Robinson v. Hodge

117 Mass. 222 | Mass. | 1875

Wells, J.

It was held in Dawes v. Shed, 15 Mass. 6, that sureties upon the bond of an administrator could not be held liable to a creditor of the estate for the amount of a judgment • obtained by him in a suit commenced after the claim was barred by the statute limiting actions against executors and administrators, to which the administrator neglected to plead the statute. We are not aware that that decision has been limited or qualified in any way since. It is referred to with approval in Heard v. Lodge, 20 Pick. 53, 58, by Mr. Justice Dewey, stating more fully and precisely the rule and the reason for it. Of this statute bar he says : “Its effect is therefore controlling and decisive, and to this extent the sureties may object to the effect of a judgment against their principal, when sued on their bond to the judge of probate.”

The fact that the administratrix did plead' the statute in this case does not distinguish it from Dawes v. Shed, because that issue was never tried. Suffering a default afterwards was an abandonment of the plea. The judgment of the court on default does not involve any consideration of the defence set up by the plea.

The suggestion that the administratrix may have submitted to judgment by reason of inability at that time to sustain the defence will not avail, especially as there is nothing in the case to indicate any foundation for it.

The money received from the patent rights, whether as royalties or as proceeds of sales of rights, was not “new assets.” We infer from the report, and it was so assumed by the argument on both sides, that this money arose from sales or contracts made by the administratrix, or, at least, that it accrued after the decease of the intestate, and that it arose from the inventions mentioned in the inventory. It was the product of the property included ic *225the inventory ; and, in the same sense as are the income of stocks and the increase of live animals, it was embraced as a potentiality in the valuation of the patent for the invention. The new form which the property assumed or was converted into did not make it “ new assets ” in the sense of the statute. Sturtevant v. Sturtevant, 4 Allen, 122.

The fact that there were assets remaining in the hands of the administratrix does not affect the question of the right of the creditor to enforce his judgment against the sureties. If he could reach the goods and effects of the intestate in the hands of the administratrix, he might thus make the sureties liable to the distributees for the waste caused by the neglect of the administratrix ; because that would be a breach of the bond. But non-payment of a judgment so obtained is not maladministration which constitutes a breach of the bond.

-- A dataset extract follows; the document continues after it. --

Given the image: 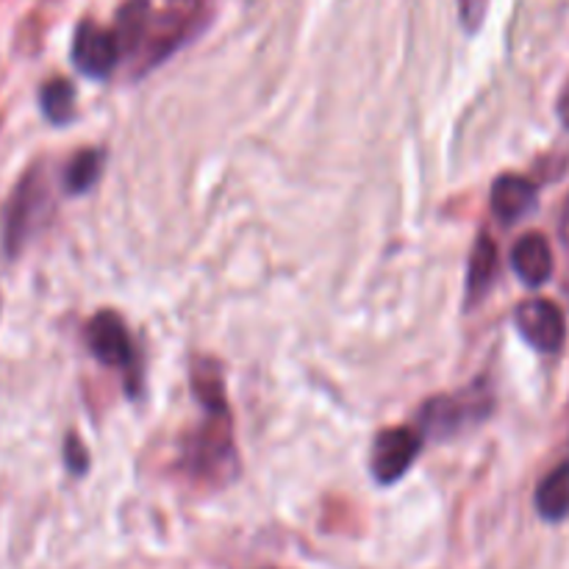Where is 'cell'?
Wrapping results in <instances>:
<instances>
[{"label":"cell","mask_w":569,"mask_h":569,"mask_svg":"<svg viewBox=\"0 0 569 569\" xmlns=\"http://www.w3.org/2000/svg\"><path fill=\"white\" fill-rule=\"evenodd\" d=\"M511 267L526 287H542L553 276V250L542 233H526L511 250Z\"/></svg>","instance_id":"9"},{"label":"cell","mask_w":569,"mask_h":569,"mask_svg":"<svg viewBox=\"0 0 569 569\" xmlns=\"http://www.w3.org/2000/svg\"><path fill=\"white\" fill-rule=\"evenodd\" d=\"M42 111L50 122L56 126H64L76 114V89L70 81H50L42 87Z\"/></svg>","instance_id":"14"},{"label":"cell","mask_w":569,"mask_h":569,"mask_svg":"<svg viewBox=\"0 0 569 569\" xmlns=\"http://www.w3.org/2000/svg\"><path fill=\"white\" fill-rule=\"evenodd\" d=\"M517 331L539 353H556L567 342V320L550 300H526L515 311Z\"/></svg>","instance_id":"4"},{"label":"cell","mask_w":569,"mask_h":569,"mask_svg":"<svg viewBox=\"0 0 569 569\" xmlns=\"http://www.w3.org/2000/svg\"><path fill=\"white\" fill-rule=\"evenodd\" d=\"M537 183L522 176H500L492 183V211L503 226H515L537 209Z\"/></svg>","instance_id":"8"},{"label":"cell","mask_w":569,"mask_h":569,"mask_svg":"<svg viewBox=\"0 0 569 569\" xmlns=\"http://www.w3.org/2000/svg\"><path fill=\"white\" fill-rule=\"evenodd\" d=\"M489 411V395L465 392L461 398H433L422 406L420 426L431 437H453L467 422L483 420Z\"/></svg>","instance_id":"3"},{"label":"cell","mask_w":569,"mask_h":569,"mask_svg":"<svg viewBox=\"0 0 569 569\" xmlns=\"http://www.w3.org/2000/svg\"><path fill=\"white\" fill-rule=\"evenodd\" d=\"M559 231H561V239H565V244L569 248V198H567V203H565V211H561Z\"/></svg>","instance_id":"17"},{"label":"cell","mask_w":569,"mask_h":569,"mask_svg":"<svg viewBox=\"0 0 569 569\" xmlns=\"http://www.w3.org/2000/svg\"><path fill=\"white\" fill-rule=\"evenodd\" d=\"M537 511L542 520L561 522L569 517V465L556 467L537 489Z\"/></svg>","instance_id":"11"},{"label":"cell","mask_w":569,"mask_h":569,"mask_svg":"<svg viewBox=\"0 0 569 569\" xmlns=\"http://www.w3.org/2000/svg\"><path fill=\"white\" fill-rule=\"evenodd\" d=\"M192 387L198 389L200 403L209 409V422L194 433L187 461L194 476L231 478L237 472V456L231 442V420H228L226 398H222V376L214 361H198L192 370Z\"/></svg>","instance_id":"1"},{"label":"cell","mask_w":569,"mask_h":569,"mask_svg":"<svg viewBox=\"0 0 569 569\" xmlns=\"http://www.w3.org/2000/svg\"><path fill=\"white\" fill-rule=\"evenodd\" d=\"M559 117H561V122L569 128V83H567L565 94L559 98Z\"/></svg>","instance_id":"18"},{"label":"cell","mask_w":569,"mask_h":569,"mask_svg":"<svg viewBox=\"0 0 569 569\" xmlns=\"http://www.w3.org/2000/svg\"><path fill=\"white\" fill-rule=\"evenodd\" d=\"M459 14L467 31L476 33L481 28L483 14H487V0H459Z\"/></svg>","instance_id":"15"},{"label":"cell","mask_w":569,"mask_h":569,"mask_svg":"<svg viewBox=\"0 0 569 569\" xmlns=\"http://www.w3.org/2000/svg\"><path fill=\"white\" fill-rule=\"evenodd\" d=\"M50 217V192L48 181L39 170L28 172L22 183L17 187L14 200L6 214V248L9 253H20L22 244L42 228V222Z\"/></svg>","instance_id":"2"},{"label":"cell","mask_w":569,"mask_h":569,"mask_svg":"<svg viewBox=\"0 0 569 569\" xmlns=\"http://www.w3.org/2000/svg\"><path fill=\"white\" fill-rule=\"evenodd\" d=\"M150 26V0H128L117 14L114 37L120 44V53H131L142 42L144 31Z\"/></svg>","instance_id":"12"},{"label":"cell","mask_w":569,"mask_h":569,"mask_svg":"<svg viewBox=\"0 0 569 569\" xmlns=\"http://www.w3.org/2000/svg\"><path fill=\"white\" fill-rule=\"evenodd\" d=\"M100 167H103V153H98V150H81L64 170L67 192L81 194L87 189H92L94 181L100 178Z\"/></svg>","instance_id":"13"},{"label":"cell","mask_w":569,"mask_h":569,"mask_svg":"<svg viewBox=\"0 0 569 569\" xmlns=\"http://www.w3.org/2000/svg\"><path fill=\"white\" fill-rule=\"evenodd\" d=\"M120 59V44L114 31H106L98 22H81L72 39V61L78 70L89 78H106L117 67Z\"/></svg>","instance_id":"6"},{"label":"cell","mask_w":569,"mask_h":569,"mask_svg":"<svg viewBox=\"0 0 569 569\" xmlns=\"http://www.w3.org/2000/svg\"><path fill=\"white\" fill-rule=\"evenodd\" d=\"M64 461L67 467H70L76 476H81V472H87V448H83L81 442H78L76 437L67 439L64 445Z\"/></svg>","instance_id":"16"},{"label":"cell","mask_w":569,"mask_h":569,"mask_svg":"<svg viewBox=\"0 0 569 569\" xmlns=\"http://www.w3.org/2000/svg\"><path fill=\"white\" fill-rule=\"evenodd\" d=\"M422 450V437L411 428H389L372 445V476L378 483H395L409 472Z\"/></svg>","instance_id":"5"},{"label":"cell","mask_w":569,"mask_h":569,"mask_svg":"<svg viewBox=\"0 0 569 569\" xmlns=\"http://www.w3.org/2000/svg\"><path fill=\"white\" fill-rule=\"evenodd\" d=\"M87 345L94 359L109 367H128L133 359L128 328L114 311H100L87 322Z\"/></svg>","instance_id":"7"},{"label":"cell","mask_w":569,"mask_h":569,"mask_svg":"<svg viewBox=\"0 0 569 569\" xmlns=\"http://www.w3.org/2000/svg\"><path fill=\"white\" fill-rule=\"evenodd\" d=\"M495 272H498V248L489 237H478L470 256V270H467V306H476L489 292Z\"/></svg>","instance_id":"10"}]
</instances>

Whether sureties of an administrator could go behind a judgment rendered against his defence upon the plea of the statute set up and attempted to be maintained in good faith, we need not now consider. The report shows that the defence might and ought to have been maintained successfully, and that the administratrix did not attempt it, but allowed judgment to go by default. Such a judgment may be binding upon the administratrix personally, and perhaps upon the personal assets remaining in her hands, if they can be reached by means of the execution. But it will not support supplementary proceedings for the appropriation of the real estate of the intestate, either by levy of the execution or by sale under license of the Probate Court; because it is not founded upon a valid subsisting debt for which the real estate is chargeable. Thayer v. Hollis, 3 Met. 369. Lamson v. Schutt, 4 Allen, 359.

It is equally competent for the sureties to show that the debt is not one for which they ought to be made responsible, by reason of the statute bar. Judgment for the defendants.